I. To behave rudely in Moscow is almost to show a kind of deference to the victim of the aggression; it is to allude to a human quality that is out of the ordinary, a capacity for understanding that is distinct and Christian. Someone has shouted at you, and he is the bad guy, the HAM, but (and herein lies the great challenge) are you not able to forgive him? And everyone, all well experienced in this particular spiritual gymnastics, forgives everyone else, mutually, for their terrible fits of rage.
In a café we summoned the waiter to ask for TEA and had to wait half an hour for him to appear. When he did, he was highly annoyed, for we had failed to grasp that his activity as a café waiter was purely a masquerade, a job he was performing only to remain in close proximity to some secret chamber of speculation. He took our order with the demeanor of a king mingling incognito with the commoners who discovers, to his displeasure, that in addition to wearing the apron and carrying the pencil behind the ear — both indispensible elements of the disguise — he must also run from kitchen to dining room, take down orders, and endure the complaints of the clientele. All his wrath fell upon us for we continued to insist that he bring us clean eating implements and thereby won for ourselves the black hatred of that waiter, the HAM.
HARD FROSTS. Covered in rime, the leafless trees, their branches sketched against a sky dense as sea water. Numb with cold, we moved in silence as if this were a bed of coral and we the mute school of fish interminably shooting to and fro.
I’ve been scuba diving at a depth of three meters and it was exactly like this; the ice crystals sparkling in the air are the spots of light that pierce through the water’s mass to dapple the seabed covered in coral, which is what trees look like at 32 degrees below zero (centigrade).
I. “This morning when I went downstairs to shake out the carpets, I realized immediately that we must be very far below zero because my eyelashes grew heavy with a coating of ice. It happened in a single blink.”
I’ve opted for this detail about the eyelashes to give you a precise idea of the cold. (The real India, a writer — Nabokov — tells us, reveals itself in the green mildew that blooms on a pair of shoes left outside for the night.) I was in the garden, beneath white trees, and had to melt the frost off my eyelashes with the heat of my fingers.

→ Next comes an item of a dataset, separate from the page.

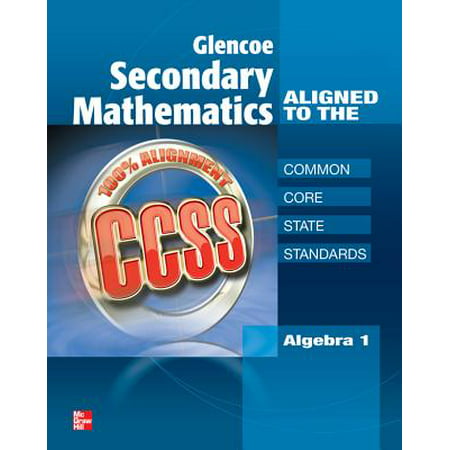 Glencoe Secondary Mathematics to the Common Core State Standards, Algebra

I have no such personal detail with which to illustrate life in the freezing barracks (I was shaking out the rugs as an exercise, enjoying the iridescent swirl of ice crystals): the slavering pack of dogs that rip straight through your padded trousers or the sweet indifference of dying from cold and inanition, the unfathomable abyss of an undeserved prison sentence, the appalling discovery that there’s been no mistake whatsoever, only the refined absurdity that is the total absence of any system, the pullulating chaos beneath an apparent order, the millions of dead and your single concrete death (a pair of boots covered in mildew).